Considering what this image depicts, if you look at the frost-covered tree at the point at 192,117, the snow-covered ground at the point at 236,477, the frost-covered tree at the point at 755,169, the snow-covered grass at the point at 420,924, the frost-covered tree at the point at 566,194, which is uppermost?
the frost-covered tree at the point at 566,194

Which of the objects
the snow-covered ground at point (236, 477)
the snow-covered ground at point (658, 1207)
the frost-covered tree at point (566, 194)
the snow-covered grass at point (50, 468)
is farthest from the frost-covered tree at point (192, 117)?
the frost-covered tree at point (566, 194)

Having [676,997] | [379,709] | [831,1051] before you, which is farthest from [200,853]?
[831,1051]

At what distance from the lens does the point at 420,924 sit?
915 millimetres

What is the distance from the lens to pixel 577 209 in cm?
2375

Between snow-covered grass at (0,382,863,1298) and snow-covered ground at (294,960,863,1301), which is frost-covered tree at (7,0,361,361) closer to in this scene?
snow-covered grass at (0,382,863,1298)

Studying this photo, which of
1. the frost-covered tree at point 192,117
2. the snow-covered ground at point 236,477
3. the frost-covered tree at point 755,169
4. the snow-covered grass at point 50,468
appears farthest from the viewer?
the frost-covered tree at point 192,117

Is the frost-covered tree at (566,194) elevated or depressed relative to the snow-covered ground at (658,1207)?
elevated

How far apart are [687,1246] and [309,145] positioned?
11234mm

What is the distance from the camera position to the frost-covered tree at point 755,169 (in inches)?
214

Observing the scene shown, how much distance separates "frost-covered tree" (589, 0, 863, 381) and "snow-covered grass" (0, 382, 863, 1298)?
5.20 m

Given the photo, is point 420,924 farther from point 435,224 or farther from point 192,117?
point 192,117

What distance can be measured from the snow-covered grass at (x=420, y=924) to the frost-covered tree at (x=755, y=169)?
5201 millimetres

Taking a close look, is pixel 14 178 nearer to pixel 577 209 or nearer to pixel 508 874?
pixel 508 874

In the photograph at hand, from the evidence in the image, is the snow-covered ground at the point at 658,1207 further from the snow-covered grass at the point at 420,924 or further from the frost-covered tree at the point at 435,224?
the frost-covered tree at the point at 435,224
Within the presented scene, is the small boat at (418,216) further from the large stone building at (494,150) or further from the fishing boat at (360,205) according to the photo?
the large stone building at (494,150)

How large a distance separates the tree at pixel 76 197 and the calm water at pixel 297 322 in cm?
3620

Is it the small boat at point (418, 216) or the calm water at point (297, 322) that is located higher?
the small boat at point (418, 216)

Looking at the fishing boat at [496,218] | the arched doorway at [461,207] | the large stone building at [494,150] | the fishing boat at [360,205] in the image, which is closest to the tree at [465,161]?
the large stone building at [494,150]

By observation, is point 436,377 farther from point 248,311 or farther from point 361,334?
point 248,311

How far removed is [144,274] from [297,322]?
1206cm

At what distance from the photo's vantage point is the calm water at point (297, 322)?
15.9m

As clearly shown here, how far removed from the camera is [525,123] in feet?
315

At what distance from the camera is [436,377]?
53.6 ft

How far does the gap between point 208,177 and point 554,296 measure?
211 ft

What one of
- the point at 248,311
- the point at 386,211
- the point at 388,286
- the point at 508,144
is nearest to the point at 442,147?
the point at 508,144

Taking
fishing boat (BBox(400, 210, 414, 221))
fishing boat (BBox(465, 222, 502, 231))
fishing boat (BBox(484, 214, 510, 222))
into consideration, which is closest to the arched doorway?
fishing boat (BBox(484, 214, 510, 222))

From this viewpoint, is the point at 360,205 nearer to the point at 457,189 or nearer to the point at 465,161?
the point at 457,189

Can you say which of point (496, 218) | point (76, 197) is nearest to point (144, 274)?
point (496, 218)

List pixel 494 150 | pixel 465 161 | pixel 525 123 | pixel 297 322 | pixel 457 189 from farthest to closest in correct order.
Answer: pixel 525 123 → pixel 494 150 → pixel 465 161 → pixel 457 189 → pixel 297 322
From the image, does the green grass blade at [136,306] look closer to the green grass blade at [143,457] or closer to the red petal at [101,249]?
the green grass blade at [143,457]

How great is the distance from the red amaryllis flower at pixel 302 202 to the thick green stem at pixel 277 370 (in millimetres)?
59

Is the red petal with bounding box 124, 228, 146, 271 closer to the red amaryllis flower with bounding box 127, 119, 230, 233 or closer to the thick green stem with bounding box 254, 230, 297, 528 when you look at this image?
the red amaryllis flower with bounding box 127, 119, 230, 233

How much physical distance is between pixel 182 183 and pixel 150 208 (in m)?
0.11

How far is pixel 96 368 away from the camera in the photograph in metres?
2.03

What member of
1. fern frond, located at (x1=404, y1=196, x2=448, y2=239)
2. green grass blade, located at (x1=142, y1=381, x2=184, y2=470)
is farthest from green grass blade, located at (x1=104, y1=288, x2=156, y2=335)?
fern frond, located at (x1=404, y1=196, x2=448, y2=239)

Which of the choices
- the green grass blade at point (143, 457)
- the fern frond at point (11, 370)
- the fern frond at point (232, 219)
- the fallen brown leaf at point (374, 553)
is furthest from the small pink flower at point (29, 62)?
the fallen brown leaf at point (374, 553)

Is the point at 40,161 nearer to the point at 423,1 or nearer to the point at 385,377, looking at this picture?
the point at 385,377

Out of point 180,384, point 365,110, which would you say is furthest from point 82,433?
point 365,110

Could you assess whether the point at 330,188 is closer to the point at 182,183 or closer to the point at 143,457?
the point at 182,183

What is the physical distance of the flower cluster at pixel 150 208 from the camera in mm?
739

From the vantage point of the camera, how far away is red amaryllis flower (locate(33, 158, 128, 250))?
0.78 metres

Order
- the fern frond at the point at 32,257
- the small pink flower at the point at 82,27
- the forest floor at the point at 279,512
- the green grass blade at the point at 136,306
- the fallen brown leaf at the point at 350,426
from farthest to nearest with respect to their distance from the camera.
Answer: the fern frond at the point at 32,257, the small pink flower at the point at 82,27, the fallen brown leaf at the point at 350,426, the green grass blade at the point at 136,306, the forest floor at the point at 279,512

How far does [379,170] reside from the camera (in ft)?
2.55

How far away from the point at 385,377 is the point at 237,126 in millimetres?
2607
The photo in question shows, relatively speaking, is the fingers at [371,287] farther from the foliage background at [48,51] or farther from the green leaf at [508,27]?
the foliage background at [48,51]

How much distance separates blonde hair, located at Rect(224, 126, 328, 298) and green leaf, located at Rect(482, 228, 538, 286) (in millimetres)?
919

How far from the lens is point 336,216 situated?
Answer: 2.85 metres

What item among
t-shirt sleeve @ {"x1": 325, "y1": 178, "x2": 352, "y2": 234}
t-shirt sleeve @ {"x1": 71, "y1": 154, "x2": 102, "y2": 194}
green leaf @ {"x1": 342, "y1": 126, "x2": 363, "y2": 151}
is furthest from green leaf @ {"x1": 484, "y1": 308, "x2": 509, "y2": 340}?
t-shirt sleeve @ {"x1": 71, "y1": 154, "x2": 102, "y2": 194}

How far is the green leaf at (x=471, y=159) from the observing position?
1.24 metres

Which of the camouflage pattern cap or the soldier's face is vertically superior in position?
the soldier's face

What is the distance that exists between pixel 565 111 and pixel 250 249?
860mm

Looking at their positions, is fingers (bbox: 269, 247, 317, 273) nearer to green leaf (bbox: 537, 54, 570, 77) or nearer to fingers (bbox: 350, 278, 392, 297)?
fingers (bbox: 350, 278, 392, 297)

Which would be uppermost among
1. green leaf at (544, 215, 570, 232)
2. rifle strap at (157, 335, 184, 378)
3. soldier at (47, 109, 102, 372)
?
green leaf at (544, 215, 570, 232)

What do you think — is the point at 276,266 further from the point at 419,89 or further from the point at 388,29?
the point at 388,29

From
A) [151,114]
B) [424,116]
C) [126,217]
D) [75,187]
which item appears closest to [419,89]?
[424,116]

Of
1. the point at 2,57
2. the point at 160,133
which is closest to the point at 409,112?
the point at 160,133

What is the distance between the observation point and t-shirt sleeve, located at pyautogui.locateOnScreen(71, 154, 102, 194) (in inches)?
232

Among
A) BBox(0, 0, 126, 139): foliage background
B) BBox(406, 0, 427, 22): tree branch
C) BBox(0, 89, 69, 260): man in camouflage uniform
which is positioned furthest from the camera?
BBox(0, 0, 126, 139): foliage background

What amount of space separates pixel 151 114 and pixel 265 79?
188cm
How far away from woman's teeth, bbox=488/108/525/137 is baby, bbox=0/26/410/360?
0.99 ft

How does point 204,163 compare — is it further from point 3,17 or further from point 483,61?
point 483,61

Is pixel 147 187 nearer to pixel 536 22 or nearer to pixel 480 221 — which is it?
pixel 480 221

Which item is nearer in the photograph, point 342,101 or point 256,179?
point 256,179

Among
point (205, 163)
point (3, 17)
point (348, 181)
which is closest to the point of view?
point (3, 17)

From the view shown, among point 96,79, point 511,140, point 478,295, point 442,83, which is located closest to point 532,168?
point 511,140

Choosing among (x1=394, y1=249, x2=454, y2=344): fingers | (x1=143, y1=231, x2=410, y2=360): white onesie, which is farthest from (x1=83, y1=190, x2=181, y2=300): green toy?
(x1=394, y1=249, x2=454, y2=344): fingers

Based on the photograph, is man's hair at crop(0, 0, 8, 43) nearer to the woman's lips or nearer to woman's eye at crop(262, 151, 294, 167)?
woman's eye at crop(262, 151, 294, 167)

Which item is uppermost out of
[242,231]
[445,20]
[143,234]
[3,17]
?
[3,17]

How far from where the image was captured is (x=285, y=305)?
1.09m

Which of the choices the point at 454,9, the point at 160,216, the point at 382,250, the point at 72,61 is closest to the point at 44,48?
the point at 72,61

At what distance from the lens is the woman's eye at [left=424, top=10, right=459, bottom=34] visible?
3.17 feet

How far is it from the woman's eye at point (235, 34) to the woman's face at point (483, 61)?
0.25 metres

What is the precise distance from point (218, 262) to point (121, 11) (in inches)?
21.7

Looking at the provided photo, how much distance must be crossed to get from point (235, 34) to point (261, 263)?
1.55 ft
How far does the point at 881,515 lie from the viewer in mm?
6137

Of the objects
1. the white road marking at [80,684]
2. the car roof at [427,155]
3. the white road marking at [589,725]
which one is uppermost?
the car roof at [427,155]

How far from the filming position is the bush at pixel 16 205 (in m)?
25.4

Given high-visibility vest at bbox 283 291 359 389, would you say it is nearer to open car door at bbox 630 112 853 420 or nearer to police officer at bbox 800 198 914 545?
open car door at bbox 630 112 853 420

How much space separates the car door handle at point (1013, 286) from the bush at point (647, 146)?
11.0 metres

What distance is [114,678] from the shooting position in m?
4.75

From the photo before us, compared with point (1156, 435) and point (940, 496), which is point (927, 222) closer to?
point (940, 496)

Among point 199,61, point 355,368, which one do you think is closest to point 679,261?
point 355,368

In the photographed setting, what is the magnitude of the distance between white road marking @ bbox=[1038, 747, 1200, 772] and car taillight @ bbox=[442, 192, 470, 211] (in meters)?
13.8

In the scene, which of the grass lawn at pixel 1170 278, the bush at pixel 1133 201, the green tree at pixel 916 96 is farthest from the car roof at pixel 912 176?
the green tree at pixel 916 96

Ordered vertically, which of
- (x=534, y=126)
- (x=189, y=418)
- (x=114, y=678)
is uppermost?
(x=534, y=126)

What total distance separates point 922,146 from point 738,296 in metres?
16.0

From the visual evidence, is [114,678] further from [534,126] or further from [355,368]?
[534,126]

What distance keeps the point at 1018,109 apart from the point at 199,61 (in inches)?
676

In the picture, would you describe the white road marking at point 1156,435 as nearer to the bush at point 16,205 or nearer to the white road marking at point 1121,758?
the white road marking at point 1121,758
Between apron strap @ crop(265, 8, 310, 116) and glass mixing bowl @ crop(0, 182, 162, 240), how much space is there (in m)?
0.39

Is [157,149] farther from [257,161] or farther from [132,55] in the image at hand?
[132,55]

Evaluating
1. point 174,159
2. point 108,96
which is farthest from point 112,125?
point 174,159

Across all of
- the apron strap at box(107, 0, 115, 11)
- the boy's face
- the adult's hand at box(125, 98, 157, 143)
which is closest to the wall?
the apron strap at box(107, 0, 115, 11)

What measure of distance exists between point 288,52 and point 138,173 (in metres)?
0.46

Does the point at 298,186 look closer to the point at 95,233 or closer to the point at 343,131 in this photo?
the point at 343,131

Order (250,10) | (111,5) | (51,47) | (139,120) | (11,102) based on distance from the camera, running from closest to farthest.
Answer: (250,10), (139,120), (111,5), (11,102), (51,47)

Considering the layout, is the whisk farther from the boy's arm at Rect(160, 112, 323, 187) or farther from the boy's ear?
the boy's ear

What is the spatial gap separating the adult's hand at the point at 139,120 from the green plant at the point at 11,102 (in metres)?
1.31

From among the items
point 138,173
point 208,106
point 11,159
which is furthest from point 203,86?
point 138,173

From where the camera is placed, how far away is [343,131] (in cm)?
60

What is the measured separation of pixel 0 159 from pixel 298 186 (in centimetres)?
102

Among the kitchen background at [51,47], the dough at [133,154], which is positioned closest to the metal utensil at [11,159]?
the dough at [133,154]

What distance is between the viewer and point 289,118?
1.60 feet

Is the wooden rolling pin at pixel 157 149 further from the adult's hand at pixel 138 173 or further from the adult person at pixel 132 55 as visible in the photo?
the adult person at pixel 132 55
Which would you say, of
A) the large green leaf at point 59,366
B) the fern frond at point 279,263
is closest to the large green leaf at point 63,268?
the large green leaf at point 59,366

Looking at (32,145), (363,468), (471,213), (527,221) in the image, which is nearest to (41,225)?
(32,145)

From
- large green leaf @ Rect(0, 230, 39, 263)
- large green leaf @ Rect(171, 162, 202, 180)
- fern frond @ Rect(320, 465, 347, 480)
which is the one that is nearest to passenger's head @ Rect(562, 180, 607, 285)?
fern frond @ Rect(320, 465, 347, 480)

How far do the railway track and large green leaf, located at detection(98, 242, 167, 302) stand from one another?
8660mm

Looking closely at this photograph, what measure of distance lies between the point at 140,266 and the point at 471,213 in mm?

=-=-=

- TASK GOAL:
From the line holding "From where the camera" down to the final line above, quote every line exactly and only those lines.

- WRITTEN SOLUTION:
From where the camera is placed, how far away is [343,131] (in cm)?
60

What is the measured separation of pixel 0 159 from pixel 298 186 (in centimetres)?
102

Among the kitchen background at [51,47], the dough at [133,154], which is positioned closest to the metal utensil at [11,159]?
the dough at [133,154]

What distance is between the viewer and point 289,118?
1.60 feet

Is the wooden rolling pin at pixel 157 149 further from the adult's hand at pixel 138 173 or further from the adult person at pixel 132 55 as visible in the photo?
the adult person at pixel 132 55
Which would you say, of
A) the large green leaf at point 59,366
B) the fern frond at point 279,263
is closest to the large green leaf at point 63,268?
the large green leaf at point 59,366

Looking at (32,145), (363,468), (471,213), (527,221) in the image, which is nearest to (41,225)?
(32,145)

From
- large green leaf @ Rect(0, 230, 39, 263)
- large green leaf @ Rect(171, 162, 202, 180)
- fern frond @ Rect(320, 465, 347, 480)
which is the one that is nearest to passenger's head @ Rect(562, 180, 607, 285)?
fern frond @ Rect(320, 465, 347, 480)

How far do the railway track and large green leaf, located at detection(98, 242, 167, 302) stand from one another?
8660mm

Looking closely at this photograph, what measure of distance lies between the point at 140,266 and the point at 471,213 in mm?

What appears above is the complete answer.